> _ACTIVITIES_:
1. Reproduce everything in the op-ed on Kananaskis park fees from "But these are" down to "14 months later.", word for word.
2. Pick up the op-ed on Kananaskis park fees where it stops and keep writing it.

> _READING PASSAGE_:
┌──

Rising costs to operate Alberta’s Kananaskis parks should come out of the province’s health budget.
As soon as the provincial government imposed a lockdown in March 2020, Albertans headed outdoors in greater numbers than ever.
However, the province and municipal governments soon restricted outdoor gatherings as well. Recall the hysterical complaints about seeing people walking in municipal parks or children in playgrounds.
When the stricter government-imposed confinements were lifted in May 2020, people once again flocked to the outdoors. The number of people using the mountain parks and wilderness areas west of Calgary increased significantly.
Problems naturally arose when the number of visitors nearly doubled from previous years. Issues included greater traffic, more injuries and a greater quantity of visible garbage.
It became difficult to find a parking spot even in remote Kananaskis areas. Parked cars often lined both sides of the highway for kilometres around popular trailheads, increasing the possibility of accidents.
Increased injuries led to a 51 per cent rise in the use of search and rescue services in Eastern Slopes parks.
It was not unusual to see people with inadequate footwear on the trails, unprepared for wilderness exploration. One doesn’t need expensive hiking boots, but flip-flops are dangerous for walking on sloped surfaces or across fields of scree, for example.
It was also not unusual to see people begging for water, dehydrated on hot days, having brought nothing to drink or snack on while tackling the arduous trails.
There was a blatant explosion of garbage. Hiking groups regularly complained on social media, and volunteers picked up and hauled out garbage.
The popularity of the parks became unsustainable, as Environment and Parks Minister Jason Nixon correctly assessed.
As a corrective measure, the Alberta government introduced Kananaskis user fees: $15 per day or $90 for a yearly vehicle pass.
User fees for access to the overused parks would seem like a sound market mechanism to tame demand.
But these are not normal times, nor is it a normal market. The high demand for outdoor activities springs from a need for physical activity and human interaction, provoked by government restrictions. The government closed nearly every other form of recreation, entertainment, social gathering, exercise and relaxation.
Constraining outdoor activities while the government is still curtailing most other forms of recreation and social interaction will further worsen the deteriorating mental health of so many.
The Organization for Economic Co-operation and Development (OECD) measured a fourfold increase in mental health problems among Canadians during the first few months of the pandemic. The repeated stop-and-go Alberta confinement rules have likely made it much worse 14 months later.

└──

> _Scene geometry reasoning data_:
┌──

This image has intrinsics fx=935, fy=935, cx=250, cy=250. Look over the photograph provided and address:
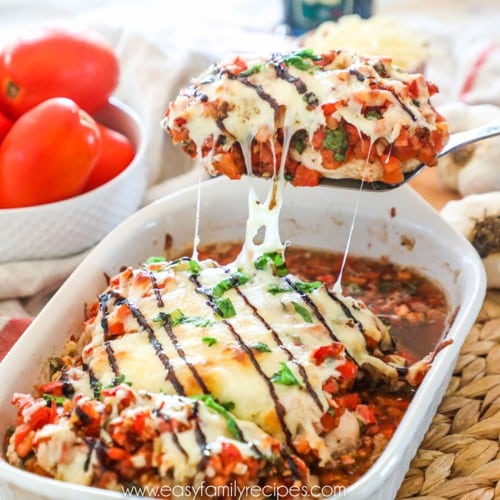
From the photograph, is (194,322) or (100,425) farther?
(194,322)

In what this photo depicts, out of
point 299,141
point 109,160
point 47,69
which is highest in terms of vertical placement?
point 299,141

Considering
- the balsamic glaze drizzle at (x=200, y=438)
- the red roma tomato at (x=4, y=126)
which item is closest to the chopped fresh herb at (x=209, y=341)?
the balsamic glaze drizzle at (x=200, y=438)

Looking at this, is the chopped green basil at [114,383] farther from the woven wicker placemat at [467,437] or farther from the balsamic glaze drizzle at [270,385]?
the woven wicker placemat at [467,437]

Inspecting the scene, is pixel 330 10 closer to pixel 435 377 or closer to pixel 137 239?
pixel 137 239

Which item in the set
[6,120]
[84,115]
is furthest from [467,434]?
[6,120]

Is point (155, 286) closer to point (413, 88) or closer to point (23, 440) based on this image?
point (23, 440)

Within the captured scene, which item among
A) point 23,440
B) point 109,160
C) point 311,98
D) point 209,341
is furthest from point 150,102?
point 23,440

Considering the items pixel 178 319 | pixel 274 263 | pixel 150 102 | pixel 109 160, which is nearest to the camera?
pixel 178 319
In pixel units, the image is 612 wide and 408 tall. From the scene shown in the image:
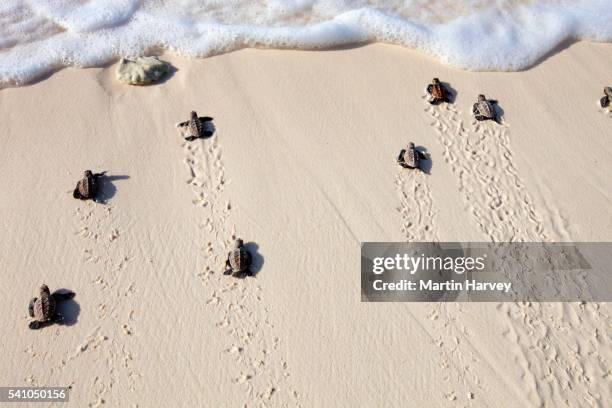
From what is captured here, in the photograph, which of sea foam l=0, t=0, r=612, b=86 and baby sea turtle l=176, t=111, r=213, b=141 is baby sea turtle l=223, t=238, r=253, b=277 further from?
sea foam l=0, t=0, r=612, b=86

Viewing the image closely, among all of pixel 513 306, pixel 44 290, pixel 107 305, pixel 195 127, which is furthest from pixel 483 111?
pixel 44 290

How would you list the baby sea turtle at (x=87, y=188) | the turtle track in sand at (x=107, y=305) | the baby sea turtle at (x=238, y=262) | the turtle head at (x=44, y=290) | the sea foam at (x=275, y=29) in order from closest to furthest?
the turtle track in sand at (x=107, y=305)
the turtle head at (x=44, y=290)
the baby sea turtle at (x=238, y=262)
the baby sea turtle at (x=87, y=188)
the sea foam at (x=275, y=29)

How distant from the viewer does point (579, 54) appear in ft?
20.4

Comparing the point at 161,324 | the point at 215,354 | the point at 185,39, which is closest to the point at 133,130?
the point at 185,39

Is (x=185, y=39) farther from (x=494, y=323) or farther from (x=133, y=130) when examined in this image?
(x=494, y=323)

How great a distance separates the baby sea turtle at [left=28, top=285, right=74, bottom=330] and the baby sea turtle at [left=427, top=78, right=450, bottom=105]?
447cm

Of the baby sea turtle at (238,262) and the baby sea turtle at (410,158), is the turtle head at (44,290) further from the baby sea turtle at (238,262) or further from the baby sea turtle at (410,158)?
the baby sea turtle at (410,158)

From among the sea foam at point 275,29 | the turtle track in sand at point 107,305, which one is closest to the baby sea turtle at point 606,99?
the sea foam at point 275,29

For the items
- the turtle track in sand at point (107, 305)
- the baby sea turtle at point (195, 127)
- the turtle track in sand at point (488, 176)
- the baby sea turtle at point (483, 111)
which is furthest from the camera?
the baby sea turtle at point (483, 111)

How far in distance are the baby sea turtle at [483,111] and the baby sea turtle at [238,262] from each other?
3102 mm

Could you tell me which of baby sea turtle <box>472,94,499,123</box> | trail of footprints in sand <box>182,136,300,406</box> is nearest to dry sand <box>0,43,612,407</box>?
trail of footprints in sand <box>182,136,300,406</box>

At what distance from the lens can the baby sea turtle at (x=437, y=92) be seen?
18.5ft

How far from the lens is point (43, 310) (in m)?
4.22

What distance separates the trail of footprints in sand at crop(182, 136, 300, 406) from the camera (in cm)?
409
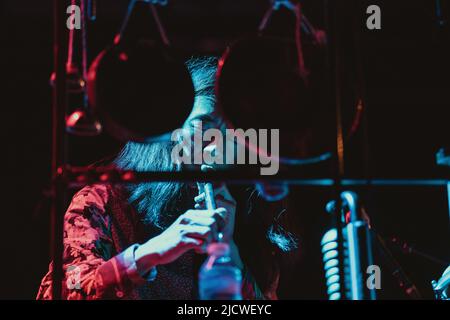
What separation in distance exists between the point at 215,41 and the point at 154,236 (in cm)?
87

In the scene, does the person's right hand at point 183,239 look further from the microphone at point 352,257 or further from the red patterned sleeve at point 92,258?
the microphone at point 352,257

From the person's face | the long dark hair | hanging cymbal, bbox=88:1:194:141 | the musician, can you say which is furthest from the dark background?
hanging cymbal, bbox=88:1:194:141

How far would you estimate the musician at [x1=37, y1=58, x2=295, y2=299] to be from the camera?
175 centimetres

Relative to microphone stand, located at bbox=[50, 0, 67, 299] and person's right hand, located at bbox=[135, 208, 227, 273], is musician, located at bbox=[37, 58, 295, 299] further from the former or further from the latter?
microphone stand, located at bbox=[50, 0, 67, 299]

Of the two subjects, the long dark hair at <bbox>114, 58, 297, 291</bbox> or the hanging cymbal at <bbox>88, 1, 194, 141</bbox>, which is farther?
the long dark hair at <bbox>114, 58, 297, 291</bbox>

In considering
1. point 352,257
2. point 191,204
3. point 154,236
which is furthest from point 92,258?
point 352,257

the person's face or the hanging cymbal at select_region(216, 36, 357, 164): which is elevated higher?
the person's face

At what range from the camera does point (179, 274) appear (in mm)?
2262

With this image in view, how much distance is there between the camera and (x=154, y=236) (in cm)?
235

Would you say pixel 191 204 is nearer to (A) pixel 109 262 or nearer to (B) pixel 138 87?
(A) pixel 109 262

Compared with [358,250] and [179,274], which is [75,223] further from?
[358,250]

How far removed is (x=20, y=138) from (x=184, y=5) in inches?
37.4
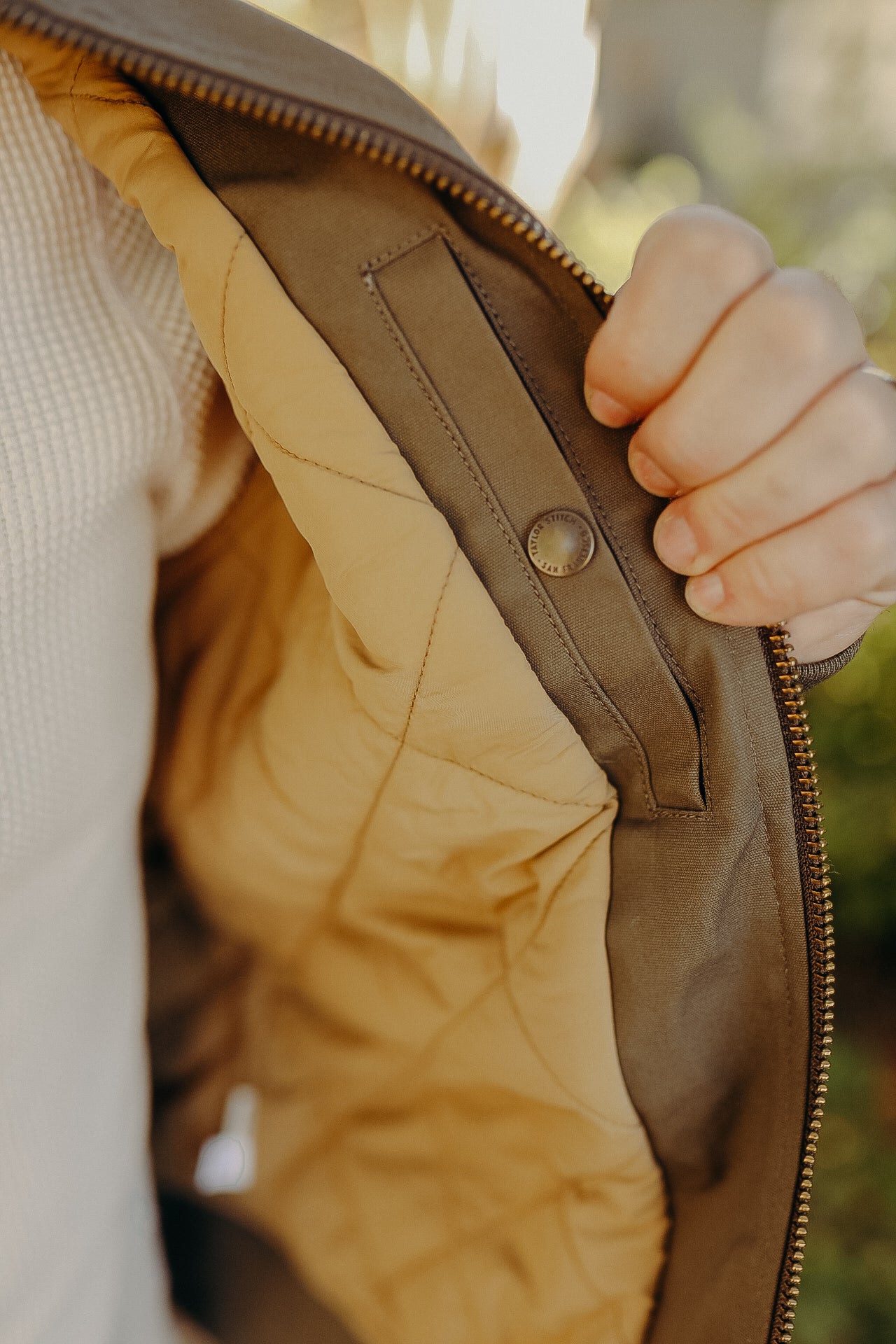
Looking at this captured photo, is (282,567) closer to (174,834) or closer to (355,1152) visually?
(174,834)

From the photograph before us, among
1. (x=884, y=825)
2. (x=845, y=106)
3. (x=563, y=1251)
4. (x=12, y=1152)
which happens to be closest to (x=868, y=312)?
(x=884, y=825)

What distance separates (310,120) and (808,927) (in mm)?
456

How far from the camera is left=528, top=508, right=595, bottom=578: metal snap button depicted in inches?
15.8

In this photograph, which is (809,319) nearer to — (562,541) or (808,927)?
(562,541)

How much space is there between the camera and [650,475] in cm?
40

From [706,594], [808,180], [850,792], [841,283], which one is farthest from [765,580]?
[808,180]

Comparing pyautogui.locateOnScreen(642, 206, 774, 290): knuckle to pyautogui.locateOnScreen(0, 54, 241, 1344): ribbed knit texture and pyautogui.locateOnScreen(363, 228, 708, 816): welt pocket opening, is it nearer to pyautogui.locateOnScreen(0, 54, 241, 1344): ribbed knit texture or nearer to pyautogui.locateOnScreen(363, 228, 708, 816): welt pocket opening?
pyautogui.locateOnScreen(363, 228, 708, 816): welt pocket opening

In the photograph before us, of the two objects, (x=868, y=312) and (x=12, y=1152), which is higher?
(x=868, y=312)

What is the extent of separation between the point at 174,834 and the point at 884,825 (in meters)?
1.13

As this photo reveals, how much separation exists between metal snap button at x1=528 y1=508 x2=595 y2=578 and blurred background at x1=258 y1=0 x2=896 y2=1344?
0.45 m

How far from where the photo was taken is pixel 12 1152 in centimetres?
48

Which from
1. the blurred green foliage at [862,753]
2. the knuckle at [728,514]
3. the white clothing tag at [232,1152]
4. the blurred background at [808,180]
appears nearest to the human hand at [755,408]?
the knuckle at [728,514]

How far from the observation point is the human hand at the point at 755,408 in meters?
0.35

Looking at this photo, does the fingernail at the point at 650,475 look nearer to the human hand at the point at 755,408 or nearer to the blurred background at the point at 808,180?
the human hand at the point at 755,408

└──

> _RESPONSES BY ITEM NUMBER_:
1.
But these are not normal times, nor is it a normal market. The high demand for outdoor activities springs from a need for physical activity and human interaction, provoked by government restrictions. The government closed nearly every other form of recreation, entertainment, social gathering, exercise and relaxation.
Constraining outdoor activities while the government is still curtailing most other forms of recreation and social interaction will further worsen the deteriorating mental health of so many.
The Organization for Economic Co-operation and Development (OECD) measured a fourfold increase in mental health problems among Canadians during the first few months of the pandemic. The repeated stop-and-go Alberta confinement rules have likely made it much worse 14 months later.

2.
Calgary-Buffalo MLA Joe Ceci criticized the government’s decision to charge for access to the recreational wilderness areas. The NDP MLA stated that this only adds to the stress for working families during already stressful pandemic times. He’s correct to an extent.
However, Ceci is totally wrong on two accounts.
First, it’s not the pandemic that has torn through working Alberta families, crippling their capacity to earn, crushing their businesses, blowing their savings and sending them into a series of harmful behaviours, some of which have cost lives. All these ailments are the direct result of government policies.
Second, if Ceci were in government, the effect of the greater restrictions his party advocates would cause even more damage to Albertans’ businesses, jobs, families and mental health.
Government-imposed constraints in overwrought reaction to COVID-19 pushed Albertans to greater use of wilderness areas and outdoor parks. Demanding money from users as a remedy to the strain placed on the parks adds enormous insult to the economic and mental health injuries unleashed by killing their livelihoods.
The damaging use of parks would decline if there were suitable alternatives, so let’s end the excessive COVID-19 restrictions.
In the meantime, the costs of higher park traffic should be shouldered by the health-care budget. It’s a health matter. Physical activity and social interaction help Albertans cope with the economic and psychological hardships imposed by their government.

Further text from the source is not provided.